## EXERCISE OBJECTIVE
Among the records that follow, find the line with "Resting vote fraction: 10%." and the line with "genus: Canis". Set down those lines and all lines between them exactly, without adding anything.
== RECORDS FOR THIS EXERCISE ==
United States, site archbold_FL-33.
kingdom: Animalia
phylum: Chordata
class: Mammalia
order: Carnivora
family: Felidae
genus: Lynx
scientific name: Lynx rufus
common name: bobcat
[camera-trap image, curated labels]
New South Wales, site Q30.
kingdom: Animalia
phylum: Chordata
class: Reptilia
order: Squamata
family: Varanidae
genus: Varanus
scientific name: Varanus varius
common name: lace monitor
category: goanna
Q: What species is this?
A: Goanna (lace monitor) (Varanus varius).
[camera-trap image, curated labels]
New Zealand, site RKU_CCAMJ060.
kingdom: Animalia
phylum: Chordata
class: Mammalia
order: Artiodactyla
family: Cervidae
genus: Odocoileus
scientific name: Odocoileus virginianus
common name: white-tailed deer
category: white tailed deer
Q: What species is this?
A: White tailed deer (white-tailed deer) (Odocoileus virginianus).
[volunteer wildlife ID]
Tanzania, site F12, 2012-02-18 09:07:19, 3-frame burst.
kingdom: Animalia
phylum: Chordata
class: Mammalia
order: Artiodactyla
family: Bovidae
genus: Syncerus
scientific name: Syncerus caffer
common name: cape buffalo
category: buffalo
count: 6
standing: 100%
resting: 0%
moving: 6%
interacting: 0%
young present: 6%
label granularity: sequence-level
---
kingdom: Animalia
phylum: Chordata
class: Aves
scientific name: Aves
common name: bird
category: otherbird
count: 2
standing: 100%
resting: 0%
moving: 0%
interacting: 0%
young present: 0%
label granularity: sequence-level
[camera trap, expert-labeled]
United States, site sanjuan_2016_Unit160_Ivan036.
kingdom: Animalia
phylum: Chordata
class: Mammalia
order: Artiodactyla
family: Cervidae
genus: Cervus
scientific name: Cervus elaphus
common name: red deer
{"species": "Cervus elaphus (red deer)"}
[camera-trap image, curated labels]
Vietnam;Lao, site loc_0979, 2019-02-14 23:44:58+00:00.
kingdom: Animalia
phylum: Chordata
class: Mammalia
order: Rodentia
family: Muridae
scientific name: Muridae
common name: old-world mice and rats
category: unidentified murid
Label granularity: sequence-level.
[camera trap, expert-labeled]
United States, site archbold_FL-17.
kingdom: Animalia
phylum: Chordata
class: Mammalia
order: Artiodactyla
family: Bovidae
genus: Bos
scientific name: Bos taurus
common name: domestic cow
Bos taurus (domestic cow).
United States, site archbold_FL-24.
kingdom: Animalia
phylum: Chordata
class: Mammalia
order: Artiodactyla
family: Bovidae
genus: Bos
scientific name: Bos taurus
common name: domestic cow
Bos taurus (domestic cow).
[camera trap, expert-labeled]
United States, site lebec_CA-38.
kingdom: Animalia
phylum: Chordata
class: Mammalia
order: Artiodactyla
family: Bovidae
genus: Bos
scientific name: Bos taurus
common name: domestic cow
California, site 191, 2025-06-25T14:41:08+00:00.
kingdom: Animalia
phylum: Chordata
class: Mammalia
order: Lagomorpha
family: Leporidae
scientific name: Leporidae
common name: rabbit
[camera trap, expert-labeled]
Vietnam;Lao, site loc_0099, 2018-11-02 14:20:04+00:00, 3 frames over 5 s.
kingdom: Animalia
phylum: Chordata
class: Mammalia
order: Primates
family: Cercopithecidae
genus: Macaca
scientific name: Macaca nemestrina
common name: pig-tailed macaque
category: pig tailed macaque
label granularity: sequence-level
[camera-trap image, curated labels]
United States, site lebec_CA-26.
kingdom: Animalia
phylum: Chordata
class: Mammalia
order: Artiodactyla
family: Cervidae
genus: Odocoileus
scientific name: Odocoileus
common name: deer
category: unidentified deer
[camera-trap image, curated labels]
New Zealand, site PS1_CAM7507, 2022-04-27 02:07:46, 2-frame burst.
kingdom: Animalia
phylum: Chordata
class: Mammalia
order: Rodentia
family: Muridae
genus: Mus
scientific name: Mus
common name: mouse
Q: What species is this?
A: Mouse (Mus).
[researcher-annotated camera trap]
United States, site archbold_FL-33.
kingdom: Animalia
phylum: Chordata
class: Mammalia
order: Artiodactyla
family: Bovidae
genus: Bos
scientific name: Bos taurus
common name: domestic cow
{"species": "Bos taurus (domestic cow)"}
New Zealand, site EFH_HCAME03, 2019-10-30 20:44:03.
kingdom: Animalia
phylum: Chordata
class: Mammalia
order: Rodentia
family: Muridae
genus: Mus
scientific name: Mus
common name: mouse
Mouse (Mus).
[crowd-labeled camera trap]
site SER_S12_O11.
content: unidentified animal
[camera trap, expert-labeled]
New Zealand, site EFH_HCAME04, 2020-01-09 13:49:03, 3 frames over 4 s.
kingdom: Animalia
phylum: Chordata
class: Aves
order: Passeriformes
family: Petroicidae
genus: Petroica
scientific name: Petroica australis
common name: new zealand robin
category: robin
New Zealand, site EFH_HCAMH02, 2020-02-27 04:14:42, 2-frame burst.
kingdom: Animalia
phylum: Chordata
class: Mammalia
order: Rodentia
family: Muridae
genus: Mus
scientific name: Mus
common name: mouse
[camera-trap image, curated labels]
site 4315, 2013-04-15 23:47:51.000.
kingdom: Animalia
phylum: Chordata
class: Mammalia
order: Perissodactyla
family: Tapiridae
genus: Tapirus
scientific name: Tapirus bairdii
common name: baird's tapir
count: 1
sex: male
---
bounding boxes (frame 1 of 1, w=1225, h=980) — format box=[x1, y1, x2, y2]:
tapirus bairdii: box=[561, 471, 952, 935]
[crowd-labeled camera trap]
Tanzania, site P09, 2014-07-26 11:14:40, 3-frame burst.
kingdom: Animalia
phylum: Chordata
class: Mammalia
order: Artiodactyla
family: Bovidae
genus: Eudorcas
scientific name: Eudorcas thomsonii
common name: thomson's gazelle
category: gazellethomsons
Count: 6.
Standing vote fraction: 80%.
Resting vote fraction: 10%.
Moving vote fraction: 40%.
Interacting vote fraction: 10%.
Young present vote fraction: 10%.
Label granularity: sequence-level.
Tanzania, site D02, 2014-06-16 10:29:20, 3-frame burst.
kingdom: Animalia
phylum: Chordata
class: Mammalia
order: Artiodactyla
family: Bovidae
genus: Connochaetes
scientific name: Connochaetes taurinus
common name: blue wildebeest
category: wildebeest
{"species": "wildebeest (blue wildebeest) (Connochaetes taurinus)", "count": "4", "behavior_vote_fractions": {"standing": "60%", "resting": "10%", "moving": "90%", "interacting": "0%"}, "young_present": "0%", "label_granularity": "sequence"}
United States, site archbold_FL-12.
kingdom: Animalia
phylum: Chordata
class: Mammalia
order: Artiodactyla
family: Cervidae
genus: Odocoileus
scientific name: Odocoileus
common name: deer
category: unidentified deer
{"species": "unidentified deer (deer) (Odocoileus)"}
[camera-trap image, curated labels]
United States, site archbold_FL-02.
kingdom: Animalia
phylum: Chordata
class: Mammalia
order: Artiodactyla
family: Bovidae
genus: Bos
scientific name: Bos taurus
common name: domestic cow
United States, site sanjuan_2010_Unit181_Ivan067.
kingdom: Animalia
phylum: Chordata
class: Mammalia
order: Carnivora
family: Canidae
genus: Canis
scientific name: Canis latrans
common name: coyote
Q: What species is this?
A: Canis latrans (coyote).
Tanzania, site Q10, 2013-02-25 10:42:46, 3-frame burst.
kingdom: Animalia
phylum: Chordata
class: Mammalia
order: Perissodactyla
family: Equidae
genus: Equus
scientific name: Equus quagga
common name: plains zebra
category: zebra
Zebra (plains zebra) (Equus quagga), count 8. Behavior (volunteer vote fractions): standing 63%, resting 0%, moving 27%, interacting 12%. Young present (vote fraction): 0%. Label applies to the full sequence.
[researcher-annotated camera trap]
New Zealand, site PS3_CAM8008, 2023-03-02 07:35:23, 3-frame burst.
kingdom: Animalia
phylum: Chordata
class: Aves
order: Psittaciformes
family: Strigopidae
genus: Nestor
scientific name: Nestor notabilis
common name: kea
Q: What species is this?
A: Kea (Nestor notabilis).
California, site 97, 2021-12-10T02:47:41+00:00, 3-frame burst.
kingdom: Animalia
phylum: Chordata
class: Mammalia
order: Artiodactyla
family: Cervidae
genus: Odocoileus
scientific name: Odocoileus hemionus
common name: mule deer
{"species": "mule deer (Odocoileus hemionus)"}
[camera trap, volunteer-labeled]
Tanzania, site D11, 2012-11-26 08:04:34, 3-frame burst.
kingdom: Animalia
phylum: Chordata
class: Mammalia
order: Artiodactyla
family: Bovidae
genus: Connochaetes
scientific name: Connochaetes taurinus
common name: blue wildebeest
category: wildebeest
===
## TASK RESULT
Resting vote fraction: 10%.
Moving vote fraction: 40%.
Interacting vote fraction: 10%.
Young present vote fraction: 10%.
Label granularity: sequence-level.
Tanzania, site D02, 2014-06-16 10:29:20, 3-frame burst.
kingdom: Animalia
phylum: Chordata
class: Mammalia
order: Artiodactyla
family: Bovidae
genus: Connochaetes
scientific name: Connochaetes taurinus
common name: blue wildebeest
category: wildebeest
{"species": "wildebeest (blue wildebeest) (Connochaetes taurinus)", "count": "4", "behavior_vote_fractions": {"standing": "60%", "resting": "10%", "moving": "90%", "interacting": "0%"}, "young_present": "0%", "label_granularity": "sequence"}
United States, site archbold_FL-12.
kingdom: Animalia
phylum: Chordata
class: Mammalia
order: Artiodactyla
family: Cervidae
genus: Odocoileus
scientific name: Odocoileus
common name: deer
category: unidentified deer
{"species": "unidentified deer (deer) (Odocoileus)"}
[camera-trap image, curated labels]
United States, site archbold_FL-02.
kingdom: Animalia
phylum: Chordata
class: Mammalia
order: Artiodactyla
family: Bovidae
genus: Bos
scientific name: Bos taurus
common name: domestic cow
United States, site sanjuan_2010_Unit181_Ivan067.
kingdom: Animalia
phylum: Chordata
class: Mammalia
order: Carnivora
family: Canidae
genus: Canis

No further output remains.